Okay, the site is no longer ugly. It's just boring. Progress is progress people. Try to be more like me and focus on the positive.

Jun 27, 2006

mixed emotions

Well, today was my birthday. I really have had some mixed up emotions today. I enjoyed getting my way all day - I had Starbucks for breakfast and Cheesecake Factory for dinner, and I listened to up beat songs on the ol'ipod and bossed my hubby around. But I've been sad too. There was a death in my family over the weekend. It's really weighing heavy on my mind. It's so odd that all day I had this terrible sadness sitting next to the joy of being alive. After all, isn't that what birthday is? It's a celebration of life. So I mourned and I celebrated. A very confusing grown-up birthday. And I won't even get into the age thing! I'm not excited to be a year older either. Maybe if I were in a different place in life, I'd be fine with it.
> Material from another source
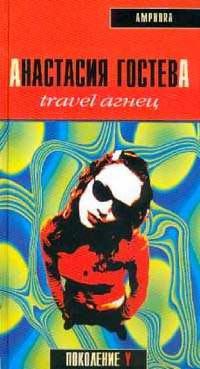 Книга Travel Агнец Книга Travel Агнец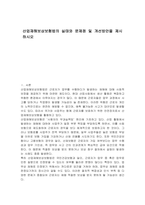 산업재해보상보험법의 실태와 문제점 및 개선방안을 제시하시오-1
But I don't have my career going again, I don't own a home or have a baby on the way. I feel like I'm behind schedule. I'm working on it though so I don't have any regrets. What a weird day - good thing it only comes once a year.

3 comments:

Zegi said...

You are making progress towards your goals and that is just as important reaching them. Life is a privilege and you aren't wasting it. I think your g.a. would be proud.

Zegi said...

I forgot to say Happy Birthday!!!

neonapple said...

I am sorry you had to deal with ucky stuff on your birthday. It was a strange week of all of us - your birthday however did help me be excited though to get over the loss. Just think about how much better prepared emotionally and otherwise you will be when all the scary stuff like babies and houses starts up - you aren't that far behind - you are comin' up fast!